Despite the veritable ups and downs, Erik and Olga drift in and out of one another’s lives with the passing years leading to tragedy.
Critique: Verhoeven can pace a movie like no other. The story is inconsequential in a manner of speaking, as I’m convinced that Verhoeven can shape anything into a fascinating, breakneck-paced narrative. A standard love story isn’t very appealing (let alone a “bohemian” one) but the dichotomy of Verhoeven’s stylistic prowess fills every minute of runtime and it’s his unkempt brevity that takes Turkish Delight into a tastefully subversive new territory. Verhoeven’s sexually charged realization plunges us headlong into the duality of love; Erik and Olga experience a heightened series of beautiful highs and repulsive lows. And in the tradition of relationships, we the viewers become the proverbial “third wheel” to the bombastic amour fou of our protagonists. In lesser hands, the point-blank blast of wanton carnality could be assaultive or galling but Turkish Delight is a refined experience.
It would be easy to label Verhoeven as audacious and Turkish Delight is swathed in lusty goings-on, turning our attention to the obsessive psychosis and destructive behavior love can create. Sometimes beautiful, other times cringe-worthy, and occasionally violent, Turkish Fruit doesn’t luxuriate in its matter-of-fact sexuality as Verhoeven unfurls an evenly flattering and unflattering look at intimacy; that is, depending on your definition of the term.
Hauer conveys the spirited recklessness that embodies Erik. It feels like he and Verhoeven are competitively playing off each other’s creative velocity.
Unfortunately, Hauer’s star status is likely to overshadow the performance of Monique van de Ven, who is brilliant as Olga.
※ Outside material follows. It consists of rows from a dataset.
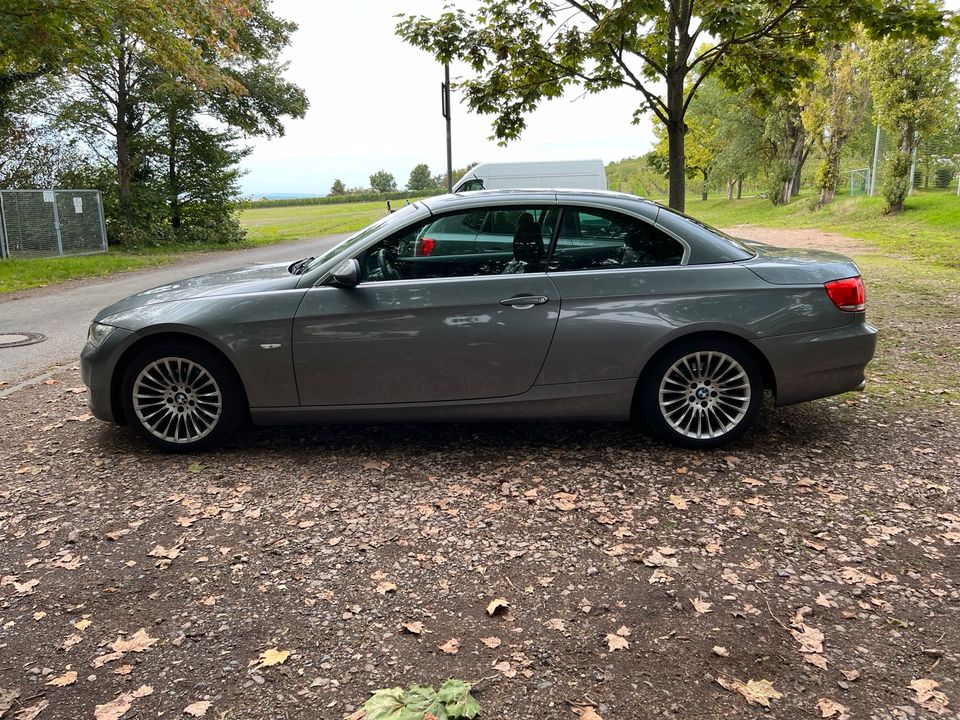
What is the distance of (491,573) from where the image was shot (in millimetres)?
3295

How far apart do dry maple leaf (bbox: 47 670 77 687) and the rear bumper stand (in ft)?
12.6

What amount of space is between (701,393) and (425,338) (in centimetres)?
174

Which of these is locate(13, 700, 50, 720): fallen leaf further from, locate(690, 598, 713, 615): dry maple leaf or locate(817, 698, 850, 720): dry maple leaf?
locate(817, 698, 850, 720): dry maple leaf

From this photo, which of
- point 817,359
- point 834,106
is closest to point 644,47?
point 817,359

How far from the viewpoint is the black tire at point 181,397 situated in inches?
179

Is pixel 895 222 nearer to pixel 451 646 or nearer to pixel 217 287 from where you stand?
pixel 217 287

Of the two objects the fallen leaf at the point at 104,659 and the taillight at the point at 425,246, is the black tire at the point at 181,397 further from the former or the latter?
the fallen leaf at the point at 104,659

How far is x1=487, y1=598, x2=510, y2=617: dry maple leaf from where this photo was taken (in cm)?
299

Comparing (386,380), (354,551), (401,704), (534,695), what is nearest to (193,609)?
(354,551)

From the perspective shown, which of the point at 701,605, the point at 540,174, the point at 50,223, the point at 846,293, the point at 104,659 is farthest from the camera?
the point at 50,223

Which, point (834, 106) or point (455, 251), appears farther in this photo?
point (834, 106)

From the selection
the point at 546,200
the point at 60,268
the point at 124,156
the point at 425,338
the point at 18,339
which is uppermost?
the point at 124,156

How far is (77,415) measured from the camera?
5680 millimetres

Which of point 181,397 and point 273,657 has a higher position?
point 181,397
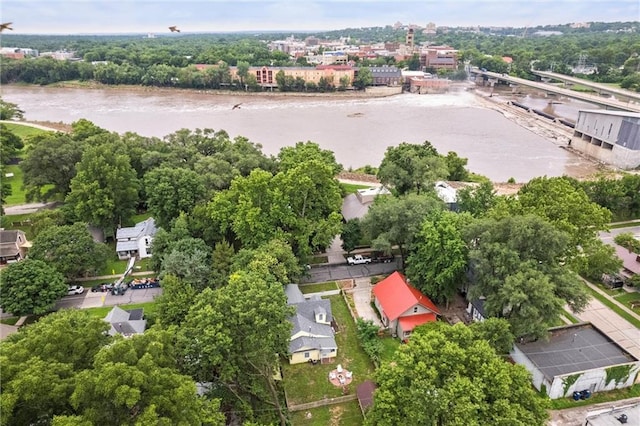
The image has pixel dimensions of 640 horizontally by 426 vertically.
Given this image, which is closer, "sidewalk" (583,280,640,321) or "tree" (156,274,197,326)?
"tree" (156,274,197,326)

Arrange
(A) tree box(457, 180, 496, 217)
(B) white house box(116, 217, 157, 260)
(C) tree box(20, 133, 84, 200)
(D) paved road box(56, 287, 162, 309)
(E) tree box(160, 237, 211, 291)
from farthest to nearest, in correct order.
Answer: (C) tree box(20, 133, 84, 200) < (B) white house box(116, 217, 157, 260) < (A) tree box(457, 180, 496, 217) < (D) paved road box(56, 287, 162, 309) < (E) tree box(160, 237, 211, 291)

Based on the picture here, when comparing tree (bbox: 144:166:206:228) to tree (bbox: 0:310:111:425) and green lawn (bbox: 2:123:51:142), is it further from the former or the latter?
green lawn (bbox: 2:123:51:142)

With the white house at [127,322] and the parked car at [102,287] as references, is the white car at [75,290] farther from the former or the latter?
the white house at [127,322]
It’s a challenging role in a challenging film but her brazen and unrestrained screen presence is captivating.
Why it Belongs in the Collection: Let’s face it, if audiences and critics (including yours truly) are praising Verhoeven’s latest film Elle, then it’s time to reevaluate (or rediscover?) Turkish Delight as something more than a steamy cult film.
Regarding distribution, Turkish Delight doesn’t “fit” in the manifold frequency of Shout/Scream Factory’s exploitation/horror fare. After all, it’s the exploitation reputation that we want to avoid.
Twilight Time has some great titles to their name, but the limited exposure of an already lesser known film doesn’t seem like too productive of a maneuver, given that they only press 3,000 copies of their titles. Since Anchor Bay has the rights to the film I could see them restoring it for a Blu-Ray release, but shows like The Walking Dead seems to be their bread & butter.
Frankly, I’m surprised Criterion hasn’t capitalized on Verhoeven’s earlier Dutch movies. Being interested in preserving and expanding the reputation of Turkish Delight, it seems like The Criterion Collection is the best avenue for this and in the future perhaps some of his later work as well; an upgrade of Robocop would be nice. I sounded off my admiration for Soldier of Orange (Criterion Prediction #13), and Turkish Delight is a contrast to Verhoeven’s epic war yarn but these are a brilliant couple of movies.